そして、何より、60点で終わらせることで、次に進めるんです。
今は「理想の半分より上だったらOK」と思って、進んでいます。
具体的な方法:
- 「これは60点でいい」と声に出して言う
- タイマーを30分にセットして、「時間が来たら終わり」と決める
- 「完成」ではなく「一旦ここまで」と区切る
心理学では、これを「良い加減(good enough)」の原則と呼びます。
100点を目指すより、70点で進む方が、結果的に成果が大きい。
なぜなら、行動の量が圧倒的に増えるから。
私の失敗例:
最初、基準を下げることに罪悪感がありました。
「こんなんじゃダメだ」と思って、結局100点を目指してしまう。
でも、ある日、「60点のものを10個作る方が、100点のものを1個作るより価値がある」という言葉に出会ったんです。
量が質を生む。
そう思えたとき、基準を下げることが怖くなくなりました。
🌼 ステップ③:「選び直す」— 不完全を選ぶ練習
最後に、意識的に「不完全」を選ぶ練習をする。
完璧主義から抜け出すには、不完全なものを世に出す経験が必要です。
そして、「不完全でも大丈夫だった」という成功体験を積み重ねる。
たとえば、
- ブログを「60点で公開する」と決めて投稿する
- 友人を家に招くとき、「片付いてないけどいい?」と最初に言う
- 仕事で「ここまでできました」と中間報告をする(完璧じゃなくても)
ポイントは、「不完全を選んだ自分」を褒めること。
「60点で公開できた!」「途中でも見せられた!」
その小さな勇気を、自分で認めてあげる。
すると、次も不完全を選びやすくなるんです。
ACT(受容とコミットメント療法)では、これを「価値に基づく行動」と呼ぶそうです。
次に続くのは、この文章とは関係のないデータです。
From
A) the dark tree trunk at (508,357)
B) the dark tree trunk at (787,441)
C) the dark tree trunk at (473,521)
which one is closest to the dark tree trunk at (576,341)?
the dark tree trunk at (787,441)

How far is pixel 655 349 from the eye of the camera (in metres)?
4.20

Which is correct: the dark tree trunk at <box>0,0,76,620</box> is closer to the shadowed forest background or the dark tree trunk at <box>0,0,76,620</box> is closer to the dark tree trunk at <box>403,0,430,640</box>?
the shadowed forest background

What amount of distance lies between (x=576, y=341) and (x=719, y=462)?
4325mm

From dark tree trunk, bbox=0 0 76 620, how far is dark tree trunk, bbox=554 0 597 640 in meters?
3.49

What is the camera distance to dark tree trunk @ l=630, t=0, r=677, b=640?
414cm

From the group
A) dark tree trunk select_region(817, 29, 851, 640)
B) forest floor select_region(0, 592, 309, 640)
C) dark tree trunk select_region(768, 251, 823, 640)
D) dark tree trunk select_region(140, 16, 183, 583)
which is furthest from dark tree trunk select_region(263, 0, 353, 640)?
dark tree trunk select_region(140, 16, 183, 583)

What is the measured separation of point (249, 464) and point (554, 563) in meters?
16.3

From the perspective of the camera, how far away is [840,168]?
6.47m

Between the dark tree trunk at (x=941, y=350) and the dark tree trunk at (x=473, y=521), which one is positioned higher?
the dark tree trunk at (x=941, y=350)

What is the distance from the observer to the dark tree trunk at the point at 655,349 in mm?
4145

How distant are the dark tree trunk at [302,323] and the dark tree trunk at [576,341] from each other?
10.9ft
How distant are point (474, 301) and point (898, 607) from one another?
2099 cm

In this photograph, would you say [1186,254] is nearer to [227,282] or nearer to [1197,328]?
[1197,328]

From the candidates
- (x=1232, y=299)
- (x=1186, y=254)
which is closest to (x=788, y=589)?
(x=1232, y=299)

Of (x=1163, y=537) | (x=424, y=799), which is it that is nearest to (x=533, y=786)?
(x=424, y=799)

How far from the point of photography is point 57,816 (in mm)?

完璧かどうかではなく、「自分の価値観に沿っているか」で選ぶ。
私の場合、「人とつながりたい」という価値観があります。
だから、完璧なブログを書かないより、不完全でも公開して人とつながる方が、私の価値観に合っている。
そう思えたとき、不完全を選ぶことが怖くなくなりました。
私の体験:
最初に「60点ブログ」を公開したときは、ドキドキでした。
でも、コメントで「わかります!」と共感してもらえた。
その瞬間、「完璧じゃなくても、価値はあるんだ」と実感しました。
それ以来、不完全を選ぶことが、少しずつ楽になっていったんです。
🌈 まとめ:不完全さを受け入れたとき、人は動き出す
以前の私は、「完璧じゃないと意味がない」と思っていました。
不完全なものは、恥ずかしい。人に見せられない。
だから、完璧にできるまで待つ。
でも、その「待つ」時間の中で、人生は過ぎていきました。
でも今はわかります。
不完全さを受け入れたとき、人は動き出す。
70点でも、60点でも、前に進むことに価値がある。
完璧を待っている間に失うものより、不完全でも行動することで得るものの方が、遥かに大きい。
完璧主義は、一見「向上心」に見えます。
でも実際は、「動かない言い訳」。
完璧を目指すことで、失敗を避け、批判を避け、不完全な自分を隠している。
でも、不完全さを受け入れたとき、やっと本当の自分が出てきます。
そして、その不完全な自分を見せることで、人とのつながりが深まり、新しい経験ができ、人生が動き始めるんです。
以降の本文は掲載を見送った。